- [TEXTO FORNECIDO]:

☆ ☆ ☆

A engenheira de energia Claudia Sheinbaum, de 61 anos, tornou-se no último domingo (2) a primeira mulher eleita presidenta do México. Ela tem uma carreira acadêmica sólida, com mais de 100 artigos publicados sobre energia e meio ambiente, combinada a uma trajetória política desenvolvida nas últimas duas décadas no campo da esquerda. Começou sua carreira pública como secretária de meio ambiente da Cidade do México na gestão municipal AMLO (Andrés Manuel Lopez Obrador, o atual presidente), entre 2000 e 2006; depois foi prefeita de Tlalpan, uma cidade com 677 mil habitantes, de 2015 a 2017, quando interrompeu sua gestão para assumir a chefatura de governo do Distrito Federal em 2018.
Sua expertise em temas de energia e meio ambiente e suas posições comprometidas com movimentos sociais geram grandes expectativas nos temas da transição energética e das inovações em políticas ecológicas, seja contra o aquecimento global, seja por formas de produção agrícola mais sustentáveis. Sheinbaum integrou o Painel Intergovernamental sobre Mudanças Climáticas (IPCC), que foi agraciado com o Prêmio Nobel da Paz em 2007. Ela circula nas elites acadêmicas da Cúpula do Clima (COP) como pesquisadora. Se tem algo que ela entende melhor que a maioria dos mexicanos é sobre a ameaça climática e os riscos ambientais do extrativismo agrícola ou mineral.
Apesar do seu compromisso inegável com a pauta e da vontade política anunciada, é difícil imaginar que Sheinbaum conseguirá inclinar o México para um projeto fortemente ecológico, o que implicaria no enfrentamento a grupos poderosos, mineradores e petroleiros. Além disso, para que a transição ecológica não se transforme em uma “transação ecológica”, seria preciso não apenas escapar dos combustíveis fósseis, mas também alterar os padrões de consumo de modo tão revolucionário que o extrativismo mineral para fabricação de baterias não seja apenas um novo negócio destruidor e lucrativo.

☆ ☆ ☆

- [O QUE FAZER]:
(1) Segundo o texto sobre Claudia Sheinbaum, quantos artigos sobre energia e meio ambiente ela já publicou?
(2) Transcreva do texto sobre Claudia Sheinbaum o trecho que vai de "Sua expertise em" até "agrícola ou mineral.".

☆ ☆ ☆

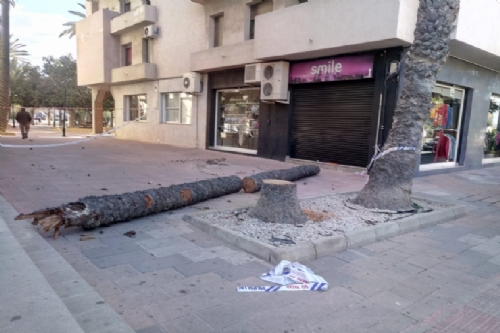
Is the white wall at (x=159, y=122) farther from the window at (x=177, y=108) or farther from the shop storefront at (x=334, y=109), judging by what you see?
the shop storefront at (x=334, y=109)

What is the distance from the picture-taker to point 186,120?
17.2m

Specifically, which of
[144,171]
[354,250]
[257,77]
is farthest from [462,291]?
[257,77]

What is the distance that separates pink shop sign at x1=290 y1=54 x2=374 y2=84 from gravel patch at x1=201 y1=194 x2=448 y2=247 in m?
5.05

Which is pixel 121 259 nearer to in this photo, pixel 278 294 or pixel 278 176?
pixel 278 294

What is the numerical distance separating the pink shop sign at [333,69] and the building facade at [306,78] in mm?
31

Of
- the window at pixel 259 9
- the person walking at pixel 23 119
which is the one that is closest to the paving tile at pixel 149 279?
the window at pixel 259 9

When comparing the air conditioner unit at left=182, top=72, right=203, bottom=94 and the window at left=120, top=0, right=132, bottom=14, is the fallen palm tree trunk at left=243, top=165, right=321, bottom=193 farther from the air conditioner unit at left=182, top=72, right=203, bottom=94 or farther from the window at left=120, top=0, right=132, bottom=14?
the window at left=120, top=0, right=132, bottom=14

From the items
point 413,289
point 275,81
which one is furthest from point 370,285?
point 275,81

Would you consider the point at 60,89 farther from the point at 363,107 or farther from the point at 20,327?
the point at 20,327

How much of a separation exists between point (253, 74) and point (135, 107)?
11.6 metres

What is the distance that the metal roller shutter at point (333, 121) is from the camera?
10.1m

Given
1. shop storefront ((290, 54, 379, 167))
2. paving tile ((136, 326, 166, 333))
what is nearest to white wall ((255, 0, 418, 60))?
shop storefront ((290, 54, 379, 167))

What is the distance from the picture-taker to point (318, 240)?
3846 mm

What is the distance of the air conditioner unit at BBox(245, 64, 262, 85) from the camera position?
39.6 feet
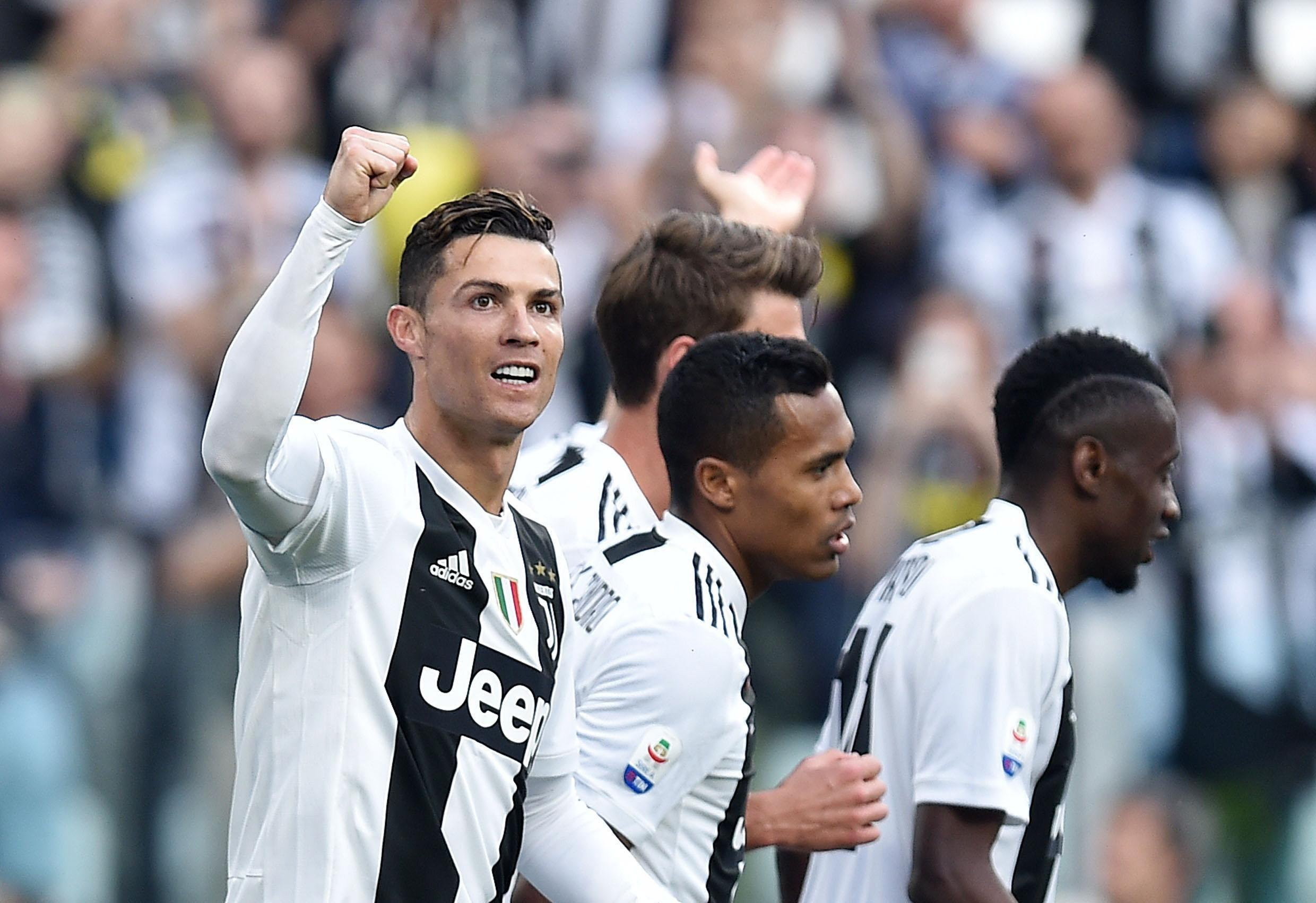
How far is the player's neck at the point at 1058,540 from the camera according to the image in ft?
13.9

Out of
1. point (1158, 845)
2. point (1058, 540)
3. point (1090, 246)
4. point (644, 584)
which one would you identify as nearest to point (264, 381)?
point (644, 584)

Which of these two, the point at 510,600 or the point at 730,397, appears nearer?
the point at 510,600

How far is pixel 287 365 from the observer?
2.88m

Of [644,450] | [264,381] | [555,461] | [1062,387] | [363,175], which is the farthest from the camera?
[555,461]

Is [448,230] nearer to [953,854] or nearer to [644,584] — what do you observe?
[644,584]

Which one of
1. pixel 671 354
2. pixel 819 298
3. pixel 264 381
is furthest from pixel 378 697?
pixel 819 298

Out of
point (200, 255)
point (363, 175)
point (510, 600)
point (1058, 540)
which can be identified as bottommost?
point (510, 600)

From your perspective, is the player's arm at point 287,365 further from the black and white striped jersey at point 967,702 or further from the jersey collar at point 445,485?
the black and white striped jersey at point 967,702

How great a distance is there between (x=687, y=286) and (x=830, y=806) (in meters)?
1.42

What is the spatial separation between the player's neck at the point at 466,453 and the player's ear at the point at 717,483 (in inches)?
27.1

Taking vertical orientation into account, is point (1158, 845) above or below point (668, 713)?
below

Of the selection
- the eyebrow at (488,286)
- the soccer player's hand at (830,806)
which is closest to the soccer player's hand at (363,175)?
the eyebrow at (488,286)

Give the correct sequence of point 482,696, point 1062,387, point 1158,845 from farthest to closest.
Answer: point 1158,845 < point 1062,387 < point 482,696

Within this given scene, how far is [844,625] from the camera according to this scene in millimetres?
8305
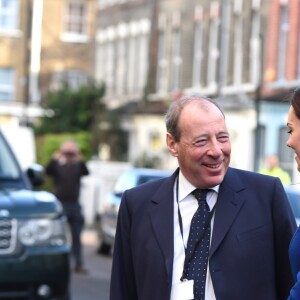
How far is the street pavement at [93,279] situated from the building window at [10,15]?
3487 cm

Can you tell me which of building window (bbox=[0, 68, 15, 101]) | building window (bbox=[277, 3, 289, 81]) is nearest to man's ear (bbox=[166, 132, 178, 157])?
building window (bbox=[277, 3, 289, 81])

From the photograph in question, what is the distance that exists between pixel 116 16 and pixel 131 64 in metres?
3.09

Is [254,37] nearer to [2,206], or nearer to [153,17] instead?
[153,17]

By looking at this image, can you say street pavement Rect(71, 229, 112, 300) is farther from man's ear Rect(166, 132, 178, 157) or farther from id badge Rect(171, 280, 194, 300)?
id badge Rect(171, 280, 194, 300)

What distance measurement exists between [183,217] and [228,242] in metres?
0.23

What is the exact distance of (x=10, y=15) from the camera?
60.2 meters

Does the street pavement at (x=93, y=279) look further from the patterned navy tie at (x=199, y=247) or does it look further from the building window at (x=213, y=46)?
the building window at (x=213, y=46)

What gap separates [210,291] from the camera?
17.9ft

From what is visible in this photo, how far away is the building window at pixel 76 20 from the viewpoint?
202 ft

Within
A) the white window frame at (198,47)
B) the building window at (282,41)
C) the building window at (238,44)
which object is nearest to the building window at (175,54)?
the white window frame at (198,47)

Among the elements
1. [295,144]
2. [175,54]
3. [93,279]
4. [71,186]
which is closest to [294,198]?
[93,279]

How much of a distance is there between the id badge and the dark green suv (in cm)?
506

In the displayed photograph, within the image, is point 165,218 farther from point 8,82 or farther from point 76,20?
point 76,20

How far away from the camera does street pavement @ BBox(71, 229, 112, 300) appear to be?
16.3 m
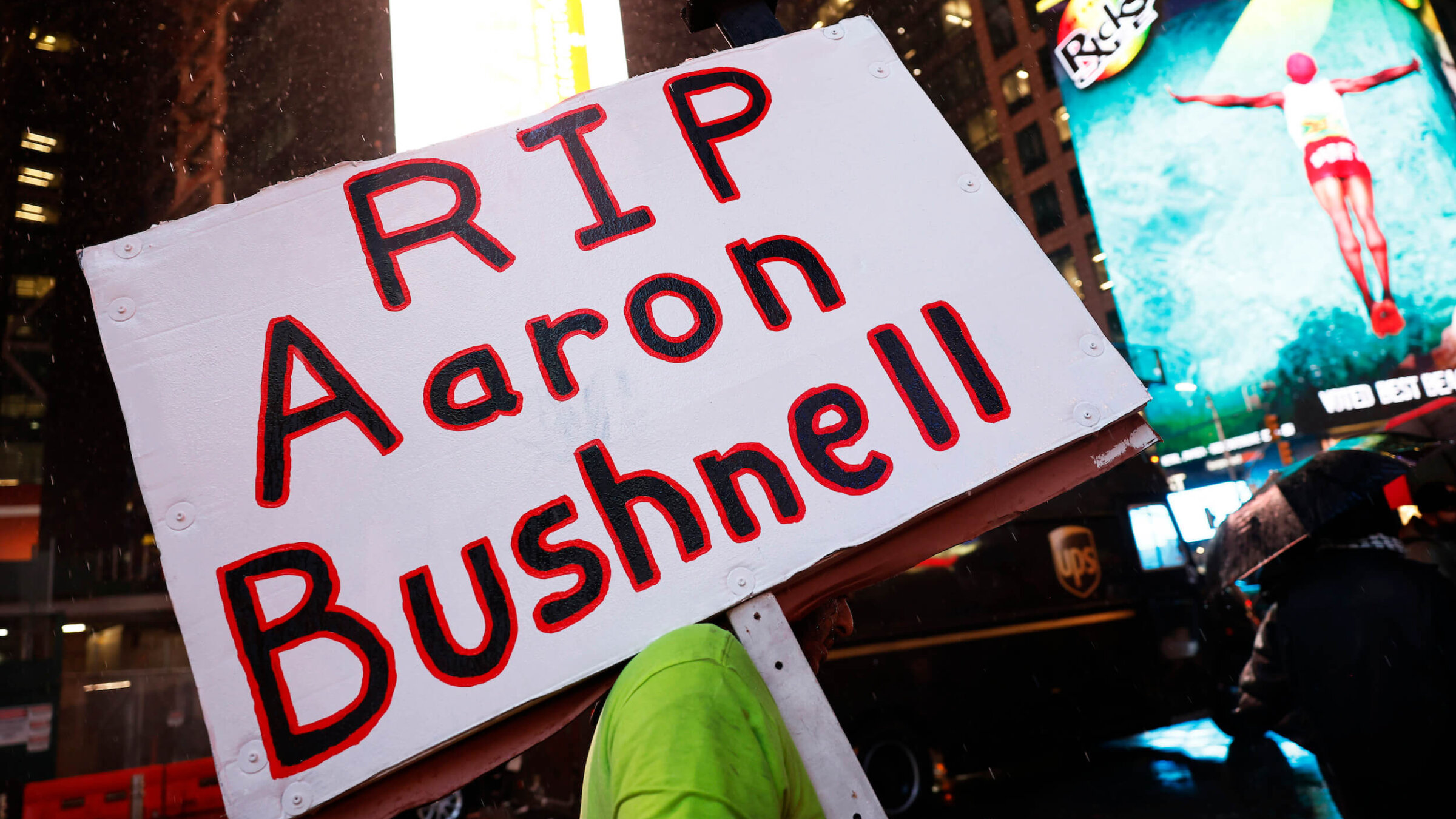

☆ ☆ ☆

- [RESPOSTAS DAS TAREFAS]:
(1) Mais de 100 artigos.

(2)
Sua expertise em temas de energia e meio ambiente e suas posições comprometidas com movimentos sociais geram grandes expectativas nos temas da transição energética e das inovações em políticas ecológicas, seja contra o aquecimento global, seja por formas de produção agrícola mais sustentáveis. Sheinbaum integrou o Painel Intergovernamental sobre Mudanças Climáticas (IPCC), que foi agraciado com o Prêmio Nobel da Paz em 2007. Ela circula nas elites acadêmicas da Cúpula do Clima (COP) como pesquisadora. Se tem algo que ela entende melhor que a maioria dos mexicanos é sobre a ameaça climática e os riscos ambientais do extrativismo agrícola ou mineral.